The paper tackles the problem of missing personalized recommender systems in gastronomic platforms like TripAdvisor by using user-tagged images to model tastes, proposing a convolutional autoencoder as a feature extractor and achieving effectiveness compared to standard deep features from convolutional neural networks on data from three cities.
Recommender systems (RS) are increasingly present in our daily lives, especially since the advent of Big Data, which allows for storing all kinds of information about users' preferences. Personalized RS are successfully applied in platforms such as Netflix, Amazon or YouTube.

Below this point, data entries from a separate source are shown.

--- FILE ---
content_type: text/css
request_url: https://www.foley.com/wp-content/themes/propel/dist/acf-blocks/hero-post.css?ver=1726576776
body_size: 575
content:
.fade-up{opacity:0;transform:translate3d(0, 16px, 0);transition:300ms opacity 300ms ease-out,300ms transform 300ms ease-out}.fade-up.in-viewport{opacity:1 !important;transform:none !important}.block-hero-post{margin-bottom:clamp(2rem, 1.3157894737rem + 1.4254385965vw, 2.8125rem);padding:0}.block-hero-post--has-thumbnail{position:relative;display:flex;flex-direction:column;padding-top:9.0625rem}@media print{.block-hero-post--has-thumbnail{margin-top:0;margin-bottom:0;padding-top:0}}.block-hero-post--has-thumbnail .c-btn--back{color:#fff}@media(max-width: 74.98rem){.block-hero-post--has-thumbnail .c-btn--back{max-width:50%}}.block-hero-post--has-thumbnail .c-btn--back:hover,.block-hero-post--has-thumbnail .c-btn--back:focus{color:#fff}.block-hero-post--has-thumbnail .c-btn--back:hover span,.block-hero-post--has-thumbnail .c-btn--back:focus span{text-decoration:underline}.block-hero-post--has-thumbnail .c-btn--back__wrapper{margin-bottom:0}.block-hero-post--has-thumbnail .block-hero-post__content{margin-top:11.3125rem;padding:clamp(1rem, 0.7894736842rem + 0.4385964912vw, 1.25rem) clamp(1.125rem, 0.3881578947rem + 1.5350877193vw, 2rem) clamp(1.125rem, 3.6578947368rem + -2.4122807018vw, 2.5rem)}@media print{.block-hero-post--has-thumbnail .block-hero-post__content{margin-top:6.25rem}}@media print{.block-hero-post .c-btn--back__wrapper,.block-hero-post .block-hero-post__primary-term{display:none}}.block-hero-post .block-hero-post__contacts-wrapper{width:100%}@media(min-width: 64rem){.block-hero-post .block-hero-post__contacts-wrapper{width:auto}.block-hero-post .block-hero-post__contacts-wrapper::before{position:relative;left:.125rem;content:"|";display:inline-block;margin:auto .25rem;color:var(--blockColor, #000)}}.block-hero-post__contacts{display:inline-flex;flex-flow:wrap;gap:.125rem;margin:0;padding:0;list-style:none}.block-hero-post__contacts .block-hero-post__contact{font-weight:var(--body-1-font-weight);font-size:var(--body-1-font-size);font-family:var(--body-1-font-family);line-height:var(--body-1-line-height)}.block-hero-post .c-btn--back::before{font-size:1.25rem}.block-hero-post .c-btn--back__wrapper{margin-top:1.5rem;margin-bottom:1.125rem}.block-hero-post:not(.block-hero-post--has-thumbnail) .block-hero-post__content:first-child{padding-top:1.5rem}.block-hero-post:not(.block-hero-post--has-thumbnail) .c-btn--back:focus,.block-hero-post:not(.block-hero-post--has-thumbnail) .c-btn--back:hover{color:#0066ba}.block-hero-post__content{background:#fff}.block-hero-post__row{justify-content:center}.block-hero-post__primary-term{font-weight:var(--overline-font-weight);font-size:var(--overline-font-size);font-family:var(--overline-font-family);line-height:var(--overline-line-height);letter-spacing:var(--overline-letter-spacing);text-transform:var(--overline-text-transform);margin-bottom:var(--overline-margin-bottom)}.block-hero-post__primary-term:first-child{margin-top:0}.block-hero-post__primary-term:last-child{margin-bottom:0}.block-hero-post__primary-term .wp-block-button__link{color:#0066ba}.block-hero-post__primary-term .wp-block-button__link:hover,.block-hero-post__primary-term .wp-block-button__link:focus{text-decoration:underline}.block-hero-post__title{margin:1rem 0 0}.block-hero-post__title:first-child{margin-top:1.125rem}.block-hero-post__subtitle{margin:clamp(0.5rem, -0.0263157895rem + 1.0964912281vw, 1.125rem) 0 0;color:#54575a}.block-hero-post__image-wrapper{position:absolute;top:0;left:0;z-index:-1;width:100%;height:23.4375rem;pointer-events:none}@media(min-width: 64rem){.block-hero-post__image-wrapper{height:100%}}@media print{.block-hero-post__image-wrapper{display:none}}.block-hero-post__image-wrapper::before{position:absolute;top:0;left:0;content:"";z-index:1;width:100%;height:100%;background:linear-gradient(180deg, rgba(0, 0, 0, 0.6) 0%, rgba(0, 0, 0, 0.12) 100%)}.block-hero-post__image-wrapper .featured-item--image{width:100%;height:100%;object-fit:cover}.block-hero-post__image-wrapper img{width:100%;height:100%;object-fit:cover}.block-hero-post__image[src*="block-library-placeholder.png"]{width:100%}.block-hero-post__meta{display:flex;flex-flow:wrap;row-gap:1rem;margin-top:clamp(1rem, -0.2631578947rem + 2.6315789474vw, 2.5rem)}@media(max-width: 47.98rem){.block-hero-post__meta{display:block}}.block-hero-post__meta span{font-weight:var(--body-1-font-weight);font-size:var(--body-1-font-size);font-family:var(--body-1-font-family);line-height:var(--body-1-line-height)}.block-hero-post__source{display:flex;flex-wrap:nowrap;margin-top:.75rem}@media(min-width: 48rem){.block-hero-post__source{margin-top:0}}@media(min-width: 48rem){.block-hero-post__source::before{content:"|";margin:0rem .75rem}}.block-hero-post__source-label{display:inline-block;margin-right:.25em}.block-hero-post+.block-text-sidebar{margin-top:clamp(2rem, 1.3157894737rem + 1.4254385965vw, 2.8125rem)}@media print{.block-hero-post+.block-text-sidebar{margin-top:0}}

However, they are missing in gastronomic platforms such as TripAdvisor, where moreover we can find millions of images tagged with users' tastes. This paper explores the potential of using those images as sources of information for modeling users' tastes and proposes an image-based classification system to obtain personalized recommendations, using a convolutional autoencoder as feature extractor. The proposed architecture will be applied to TripAdvisor data, using users' reviews that can be defined as a triad composed by a user, a restaurant, and an image of it taken by the user. Since the dataset is highly unbalanced, the use of data augmentation on the minority class is also considered in the experimentation. Results on data from three cities of different sizes (Santiago de Compostela, Barcelona and New York) demonstrate the effectiveness of using a convolutional autoencoder as feature extractor, instead of the standard deep features computed with convolutional neural networks.